Birinci vazifen, Türk
istiklâlini, Türk Cumhuriyetini, ilelebet, muhafaza ve
müdafaa etmektir.
Mevcudiyetinin ve istikbalinin yegâne
temeli budur. Bu temel, senin, en kıymetli hazinendir, istikbalde
dahi, seni, bu hazineden, mahrum etmek isteyecek, dahilî ve
haricî, bedhahların olacaktır. Bir gün, istiklâl
ve cumhuriyeti müdafaa mecburiyetine düşersen, vazifeye
atılmak için, içinde bulunacağın vaziyetin imkân
ve şeraitini düşünmeyeceksin! Bu imkân ve şerait,
çok nâmüsait bir mahiyette tezahür edebilir.

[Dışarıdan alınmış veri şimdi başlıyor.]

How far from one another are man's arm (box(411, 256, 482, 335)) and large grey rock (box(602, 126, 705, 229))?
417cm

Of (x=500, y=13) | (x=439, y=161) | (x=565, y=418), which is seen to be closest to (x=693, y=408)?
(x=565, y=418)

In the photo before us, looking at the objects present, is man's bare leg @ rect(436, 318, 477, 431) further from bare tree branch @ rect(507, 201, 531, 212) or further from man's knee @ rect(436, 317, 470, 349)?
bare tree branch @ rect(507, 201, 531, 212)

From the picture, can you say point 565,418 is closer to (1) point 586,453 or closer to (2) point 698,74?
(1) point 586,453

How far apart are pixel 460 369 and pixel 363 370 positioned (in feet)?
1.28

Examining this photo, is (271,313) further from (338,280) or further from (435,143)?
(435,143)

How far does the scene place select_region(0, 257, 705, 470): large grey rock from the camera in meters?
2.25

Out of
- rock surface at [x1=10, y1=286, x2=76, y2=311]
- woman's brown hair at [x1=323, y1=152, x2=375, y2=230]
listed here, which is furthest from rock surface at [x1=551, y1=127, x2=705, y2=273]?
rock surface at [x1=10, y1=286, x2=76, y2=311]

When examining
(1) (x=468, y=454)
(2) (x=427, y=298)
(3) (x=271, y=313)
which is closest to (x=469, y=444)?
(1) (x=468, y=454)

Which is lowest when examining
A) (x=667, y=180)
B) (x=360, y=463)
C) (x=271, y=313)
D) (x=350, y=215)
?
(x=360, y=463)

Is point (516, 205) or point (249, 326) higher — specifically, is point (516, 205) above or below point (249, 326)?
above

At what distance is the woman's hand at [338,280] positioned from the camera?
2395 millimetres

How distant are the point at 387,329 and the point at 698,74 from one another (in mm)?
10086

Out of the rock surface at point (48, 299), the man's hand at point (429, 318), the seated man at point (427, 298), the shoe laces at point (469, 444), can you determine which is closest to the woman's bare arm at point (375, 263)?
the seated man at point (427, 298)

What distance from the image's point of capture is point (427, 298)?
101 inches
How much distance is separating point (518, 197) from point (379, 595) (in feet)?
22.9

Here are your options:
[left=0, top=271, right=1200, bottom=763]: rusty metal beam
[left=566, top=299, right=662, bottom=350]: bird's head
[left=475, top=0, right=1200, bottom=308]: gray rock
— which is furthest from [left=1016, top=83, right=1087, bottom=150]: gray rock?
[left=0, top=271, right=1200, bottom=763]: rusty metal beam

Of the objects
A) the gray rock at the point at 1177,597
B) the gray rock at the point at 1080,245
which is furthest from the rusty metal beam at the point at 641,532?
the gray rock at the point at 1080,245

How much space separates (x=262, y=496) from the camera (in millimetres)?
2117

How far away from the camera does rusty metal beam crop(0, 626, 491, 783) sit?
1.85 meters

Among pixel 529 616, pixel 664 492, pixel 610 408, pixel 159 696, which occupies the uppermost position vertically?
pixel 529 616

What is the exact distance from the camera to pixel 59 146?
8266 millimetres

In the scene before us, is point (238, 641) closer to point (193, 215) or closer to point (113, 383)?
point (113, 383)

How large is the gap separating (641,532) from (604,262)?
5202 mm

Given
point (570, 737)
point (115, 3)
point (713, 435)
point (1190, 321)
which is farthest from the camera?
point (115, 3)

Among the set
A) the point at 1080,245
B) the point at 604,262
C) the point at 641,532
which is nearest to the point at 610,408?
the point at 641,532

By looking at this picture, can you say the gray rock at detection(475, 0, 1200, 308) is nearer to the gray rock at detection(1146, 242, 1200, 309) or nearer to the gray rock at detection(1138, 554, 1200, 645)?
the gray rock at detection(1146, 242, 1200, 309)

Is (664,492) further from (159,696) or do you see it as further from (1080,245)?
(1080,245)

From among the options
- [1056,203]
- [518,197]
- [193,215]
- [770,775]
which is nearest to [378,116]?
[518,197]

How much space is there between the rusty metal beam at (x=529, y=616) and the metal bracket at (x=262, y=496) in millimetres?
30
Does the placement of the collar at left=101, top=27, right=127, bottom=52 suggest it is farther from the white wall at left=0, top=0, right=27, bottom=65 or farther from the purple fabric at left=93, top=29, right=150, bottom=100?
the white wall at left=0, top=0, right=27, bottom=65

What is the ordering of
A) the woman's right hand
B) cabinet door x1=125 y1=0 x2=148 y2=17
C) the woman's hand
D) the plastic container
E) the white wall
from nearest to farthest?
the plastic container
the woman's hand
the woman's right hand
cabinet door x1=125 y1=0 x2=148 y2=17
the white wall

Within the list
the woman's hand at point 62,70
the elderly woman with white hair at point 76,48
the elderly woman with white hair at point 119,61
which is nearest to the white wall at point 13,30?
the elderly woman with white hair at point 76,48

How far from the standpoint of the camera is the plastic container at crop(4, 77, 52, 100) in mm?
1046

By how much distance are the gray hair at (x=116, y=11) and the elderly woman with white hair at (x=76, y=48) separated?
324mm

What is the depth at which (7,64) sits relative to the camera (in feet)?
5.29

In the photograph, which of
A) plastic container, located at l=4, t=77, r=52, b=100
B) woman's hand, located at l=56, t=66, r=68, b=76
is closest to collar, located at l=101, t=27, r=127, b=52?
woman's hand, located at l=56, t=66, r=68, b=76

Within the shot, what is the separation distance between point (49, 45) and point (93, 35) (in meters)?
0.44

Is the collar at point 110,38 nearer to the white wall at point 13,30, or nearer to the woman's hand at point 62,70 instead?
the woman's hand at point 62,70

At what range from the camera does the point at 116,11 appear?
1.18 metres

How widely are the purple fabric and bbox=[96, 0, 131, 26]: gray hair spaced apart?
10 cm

İstiklâl ve cumhuriyetine kastedecek düşmanlar, bütün
dünyada emsali görülmemiş bir galibiyetin mümessili
olabilirler. Cebren ve hile ile aziz vatanın, bütün
kaleleri zapt edilmiş, bütün tersanelerine girilmiş,
bütün orduları dağıtılmış ve memleketin her köşesi
bilfiil işgal edilmiş olabilir.
Bütün bu şeraitten daha
elîm ve daha vahim olmak üzere, memleketin dahilinde,
iktidara sahip olanlar gaflet ve dalâlet ve hatta hıyanet
içinde bulunabilirler. Hatta bu iktidar sahipleri şahsî
menfaatlerini, müstevlilerin siyasî emelleriyle tevhid
edebilirler. Millet, fakru zaruret içinde harap ve bîtap
düşmüş olabilir.
Ey Türk istikbalinin evlâdı!
İşte; bu ahval ve şerait içinde dahi, vazifen; Türk
istiklâl ve cumhuriyetini kurtarmaktır!
Muhtaç olduğun kudret
damarlarındaki asil kanda, mevcuttur!"
Mustafa Kemal Atatürk, 20 Ekim 1927
Sevgili
Atamızı, sadece beden olarak, aramızdan ayrılışının 74. yıl
dönümü olan 10.Kasım.2012 bugün, şükran
duygularımızla, sevgi ve saygılarımızla, yürekten anıyoruz.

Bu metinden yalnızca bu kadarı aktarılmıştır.